■ **TASK LIST**:
- a) Write out the thread on buying property in Egypt from "Hello and welcome" to "are Cairo based.".
- b) Rewrite the full listing, replacing "bounding boxes" with "box coordinates" and keeping everything else the same. Omit the pictures.

■ **SOURCE**:
# where to look



## polishbutterfly (May 9, 2013)

im new to this post and serching for imformation on how i buy property in eygpt.i look in the near future to move and live in eygpt and need advice how or who i go too for help with buyin a property if any1 can help.much appriciate..


----------



## hurghadapat (Mar 26, 2010)

polishbutterfly said:


> im new to this post and serching for imformation on how i buy property in eygpt.i look in the near future to move and live in eygpt and need advice how or who i go too for help with buyin a property if any1 can help.much appriciate..


Hello and welcome to the forum....first Polish member we have on the Egypt forum..I think 

It would be a help if you said which part of Egypt you would like to buy in as most people on here are Cairo based.


----------



## MaidenScotland (Jun 6, 2009)

Hi, Have a look at the stickies at the top of the page, there is a comprehensive guide to living in Egypt including buying property


----------



## MaidenScotland (Jun 6, 2009)

http://www.expatforum.com/expats/eg...living-egypt-visa-marriage-property-cars.html


----------



## Githa (Jan 20, 2012)

Don't !!!


----------



## polishbutterfly (May 9, 2013)

my intrest is luxor,is there estate agent there i was told yes .can som1 plz advise me.i dont want to make mistake or get ripp off..thankyou


----------



## MaidenScotland (Jun 6, 2009)

I don't know anything but buying property in Egypt but I know that Luxor is a great place for land scams..


----------



## hurghadapat (Mar 26, 2010)

polishbutterfly said:


> my intrest is luxor,is there estate agent there i was told yes .can som1 plz advise me.i dont want to make mistake or get ripp off..thankyou


Have a look here....owned by English people

Luxor4flats - Accommodation In Luxor, Egypt - Flats, Villas, Commercial Properties and Land, for Rent and for Sale


----------



## polishbutterfly (May 9, 2013)

Stored records:
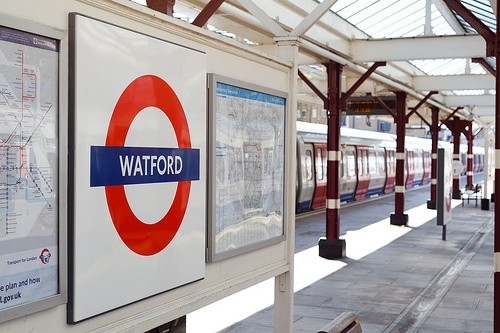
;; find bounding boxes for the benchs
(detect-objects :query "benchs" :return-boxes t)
[460,184,482,208]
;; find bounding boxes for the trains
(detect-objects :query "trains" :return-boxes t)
[296,120,485,213]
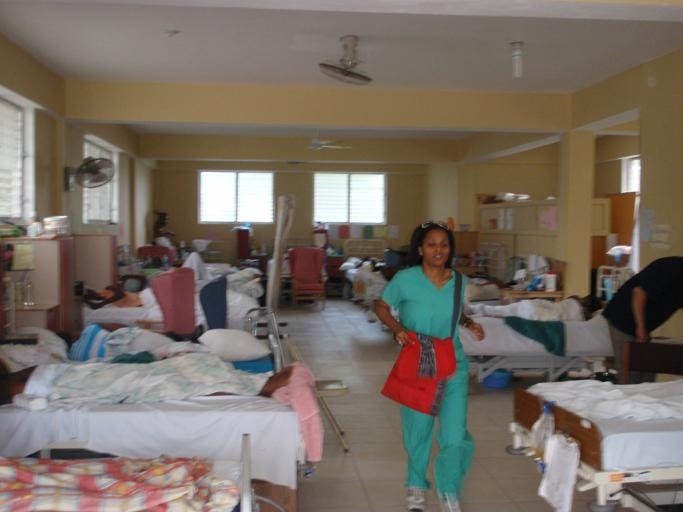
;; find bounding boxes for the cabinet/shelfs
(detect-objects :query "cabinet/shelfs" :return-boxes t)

■ **SOLUTIONS IN ORDER**:
- a)
Hello and welcome to the forum....first Polish member we have on the Egypt forum..I think 

It would be a help if you said which part of Egypt you would like to buy in as most people on here are Cairo based.

- b)
;; find box coordinates for the benchs
(detect-objects :query "benchs" :return-boxes t)
[460,184,482,208]
;; find box coordinates for the trains
(detect-objects :query "trains" :return-boxes t)
[296,120,485,213]
;; find box coordinates for the cabinet/shelfs
(detect-objects :query "cabinet/shelfs" :return-boxes t)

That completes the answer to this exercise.